Auch die aufgeklärte Auseinandersetzung mit dem Glauben spielt eine große Rolle: Wo Religion gelebt wird, sind Jugendliche weniger gefährdet. Moscheevereine sollten ebenfalls einen wichtigen Beitrag zur religiösen Erziehung leisten und gegebenenfalls erkennen, ob ein Jugendlicher in ein radikales Umfeld abdriftet. Wie in den Schulen und Kindergärten müssen die Mitarbeiter zunehmend sensibilisiert werden, um Prozesse der Radikalisierung zu erkennen.

Radikalisierung fängt schon im Kindergarten-Alter an?

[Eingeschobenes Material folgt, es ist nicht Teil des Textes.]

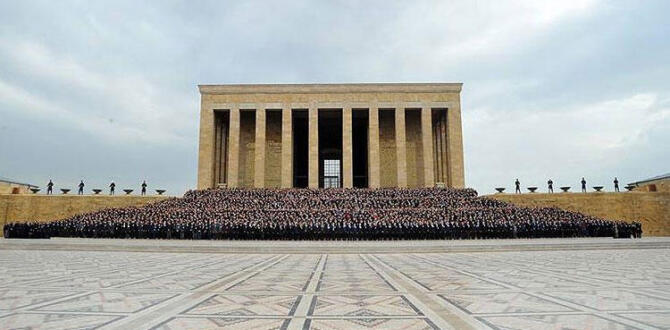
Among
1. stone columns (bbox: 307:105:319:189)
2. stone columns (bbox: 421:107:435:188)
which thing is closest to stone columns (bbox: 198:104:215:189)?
stone columns (bbox: 307:105:319:189)

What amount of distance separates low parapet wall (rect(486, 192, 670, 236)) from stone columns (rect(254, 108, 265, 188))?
19.4 m

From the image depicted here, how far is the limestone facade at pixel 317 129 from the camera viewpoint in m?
33.0

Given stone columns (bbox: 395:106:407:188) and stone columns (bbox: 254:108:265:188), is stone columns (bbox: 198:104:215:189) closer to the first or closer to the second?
stone columns (bbox: 254:108:265:188)

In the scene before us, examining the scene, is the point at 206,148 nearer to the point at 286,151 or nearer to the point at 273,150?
the point at 273,150

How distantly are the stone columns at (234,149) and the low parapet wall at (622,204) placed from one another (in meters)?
21.7

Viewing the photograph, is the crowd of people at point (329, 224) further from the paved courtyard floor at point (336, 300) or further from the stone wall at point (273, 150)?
the stone wall at point (273, 150)

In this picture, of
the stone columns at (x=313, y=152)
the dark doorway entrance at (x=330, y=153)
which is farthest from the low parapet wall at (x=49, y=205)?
the dark doorway entrance at (x=330, y=153)

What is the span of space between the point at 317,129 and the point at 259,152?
5.23 m

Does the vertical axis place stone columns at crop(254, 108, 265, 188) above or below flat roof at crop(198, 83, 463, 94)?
below

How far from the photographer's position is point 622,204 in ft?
86.2

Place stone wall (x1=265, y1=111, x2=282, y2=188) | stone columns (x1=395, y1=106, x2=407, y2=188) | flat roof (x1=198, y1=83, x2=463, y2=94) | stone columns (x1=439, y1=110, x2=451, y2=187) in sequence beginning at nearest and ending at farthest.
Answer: stone columns (x1=395, y1=106, x2=407, y2=188), flat roof (x1=198, y1=83, x2=463, y2=94), stone columns (x1=439, y1=110, x2=451, y2=187), stone wall (x1=265, y1=111, x2=282, y2=188)

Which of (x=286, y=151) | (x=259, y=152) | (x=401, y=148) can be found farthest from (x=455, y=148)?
(x=259, y=152)

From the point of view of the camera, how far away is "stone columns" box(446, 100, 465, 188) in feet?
108

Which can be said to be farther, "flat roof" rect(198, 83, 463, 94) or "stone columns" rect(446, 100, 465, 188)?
"flat roof" rect(198, 83, 463, 94)
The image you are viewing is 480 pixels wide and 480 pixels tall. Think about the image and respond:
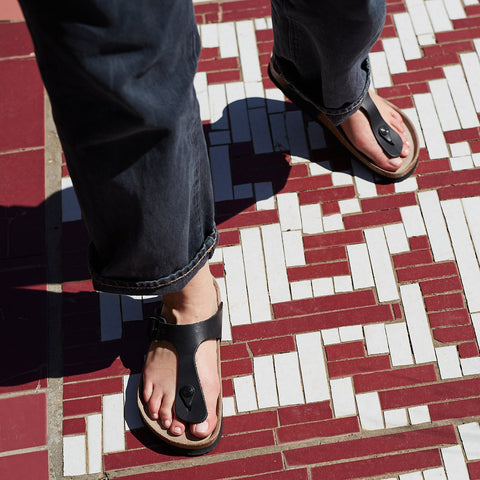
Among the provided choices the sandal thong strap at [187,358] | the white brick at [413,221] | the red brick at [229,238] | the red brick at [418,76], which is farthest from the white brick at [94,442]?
the red brick at [418,76]

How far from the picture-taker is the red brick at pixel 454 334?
6.83 feet

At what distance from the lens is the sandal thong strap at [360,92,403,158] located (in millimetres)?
2264

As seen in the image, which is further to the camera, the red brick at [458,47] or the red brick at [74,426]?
the red brick at [458,47]

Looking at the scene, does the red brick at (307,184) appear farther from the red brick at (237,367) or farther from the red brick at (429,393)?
the red brick at (429,393)

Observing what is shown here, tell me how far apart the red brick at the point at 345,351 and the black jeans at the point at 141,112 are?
2.35 feet

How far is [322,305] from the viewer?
216 cm

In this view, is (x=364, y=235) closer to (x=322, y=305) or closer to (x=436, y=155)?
(x=322, y=305)

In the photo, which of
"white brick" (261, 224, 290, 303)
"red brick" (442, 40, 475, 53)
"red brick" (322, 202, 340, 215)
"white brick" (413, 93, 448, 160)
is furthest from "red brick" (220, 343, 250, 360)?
"red brick" (442, 40, 475, 53)

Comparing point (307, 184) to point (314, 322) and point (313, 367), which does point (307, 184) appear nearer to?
point (314, 322)

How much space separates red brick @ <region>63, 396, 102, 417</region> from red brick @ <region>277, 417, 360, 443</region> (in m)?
0.64

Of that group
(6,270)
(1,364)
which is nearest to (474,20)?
(6,270)

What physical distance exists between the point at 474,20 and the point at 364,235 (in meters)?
1.24

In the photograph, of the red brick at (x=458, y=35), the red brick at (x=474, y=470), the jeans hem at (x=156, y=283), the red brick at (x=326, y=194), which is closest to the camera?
the jeans hem at (x=156, y=283)

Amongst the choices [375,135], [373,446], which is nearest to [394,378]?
[373,446]
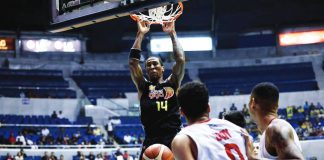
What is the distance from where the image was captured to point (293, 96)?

Ja, wir betreuen auch Fälle, in denen es um Fünfjährige geht. Erzieherinnen melden sich zum Beispiel, weil ein kleines Mädchen vollverschleiert in die Einrichtung kommt oder sich weigert, gemeinsam mit anderen zu singen und zu tanzen. In den kommenden Jahren wird uns die zweite Generation der Salafisten vermehrt beschäftigen, also diejenigen, die sich radikalisiert haben und Eltern geworden sind. Sie geben ihre Weltsicht an ihre Kinder weiter. Wir müssen Erzieher und Lehrer dafür sensibilisieren. Sie müssen auch eine entsprechende Haltung entwickeln, wenn es um den Umgang mit den Auffälligkeiten geht.

Der Staat ist zuletzt mehrfach gegen radikale Islamisten vorgegangen. Sind Verbote im Kampf gegen die Radikalisierung sinnvoll?

Natürlich ist es besser, vorsorglich tätig zu werden – bevor ein Radikalisierungs-Prozess eingesetzt hat. Prävention ist ein ergänzendes Instrument, wir brauchen auch klare Grenzen. Der Staat muss einschreiten, wenn Grundrechte verletzt werden. Radikale, menschenverachtende Botschaften und den Aufruf zu Gewalt darf er nicht dulden.